Prison à vie pour avoir tué un étudiant chinois

Un jeune Américain de 22 ans a été condamné à la perpétuité pour avoir battu à mort Xinran Ji, en 2014 à Los Angeles.

Un jeune Américain accusé d’avoir battu à mort en 2014, avec l’aide de trois complices, un étudiant chinois d’une université de Los Angeles (sud-ouest des Etats-Unis), a été condamné vendredi à la prison à perpétuité, sans possibilité de libération conditionnelle. Alberto Ochoa, 22 ans, était le dernier des quatre accusés (trois hommes et une jeune femme de 16 ans à l’époque) dans le meurtre de Xinran Ji à être jugé.

Etudiant chinois en ingénierie à l’Université de Californie du Sud (USC), Xinran Ji avait été attaqué à coups de batte de baseball et avec une clé à mollette, au moment où il rentrait chez lui, peu avant une heure du matin, après une réunion entre étudiants.

Grièvement blessé, il avait toutefois réussi à regagner son appartement. C’est là que son cadavre avait été retrouvé par l’un de ses colocataires le lendemain matin.

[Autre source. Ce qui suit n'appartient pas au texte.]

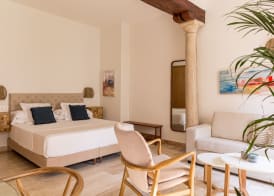 Puerta Catedral Apartments 4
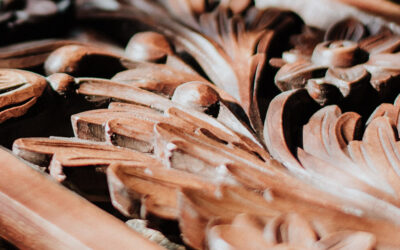 La table centenaire : récit d’une restauration pleine de mémoire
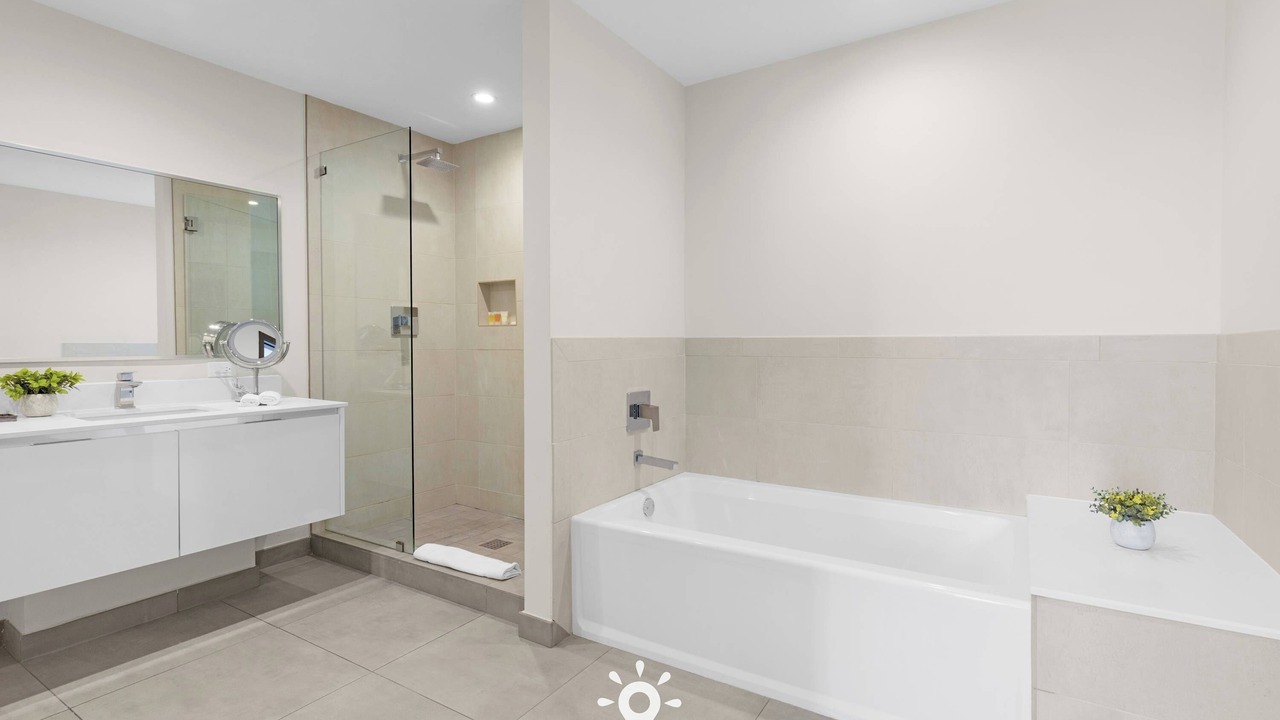Photo of Bathroom in Hollywood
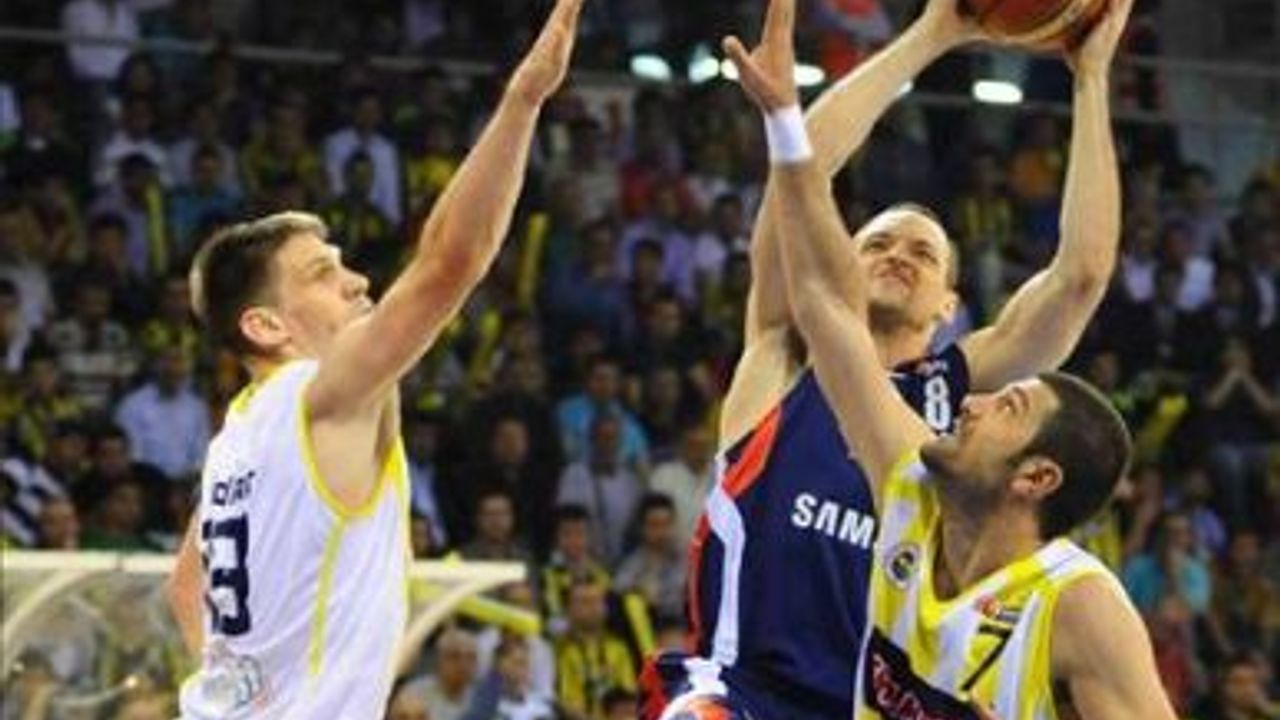 Fenerbahçe Ülker, İspanya’nın Caja Laboral takımına 69-66 mağlup oldu.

Ses agresseurs voulaient le dépouiller car ils pensaient qu’étant chinois, il avait nécessairement de l’argent, a souligné l’accusation.

«Le soleil s’est éteint sur nos vies»

Les parents de la victime se sont rendus à plusieurs reprises à Los Angeles pour assister aux procès des meurtriers de leur fils. «Il était notre seul enfant et nous l’avons perdu», avaient-ils dit au tribunal dans un communiqué lu par leur avocat en 2017. «A partir de ce jour, le soleil s’est éteint sur nos vies».

Alberto Ochoa et deux complices, dont la jeune femme, ont été condamnés à la prison à perpétuité, sans possibilité de libération conditionnelle. Le quatrième accusé, qui conduisait la voiture utilisée par le groupe, a plaidé coupable et a été condamné à la perpétuité avec une peine de sûreté de quinze ans.

Le meurtre de Xinran Ji était survenu deux ans après que deux autres étudiants chinois de la même université, Ying Wu et Ming Qu, 23 ans, eurent été tués par balles pendant qu’ils étaient assis dans une voiture garée près du campus. Deux hommes ont été condamnés à la prison à vie pour ces crimes. Environ la moitié des 11’300 étudiants étrangers de l’USC sont originaires de Chine, selon le site internet de l’établissement.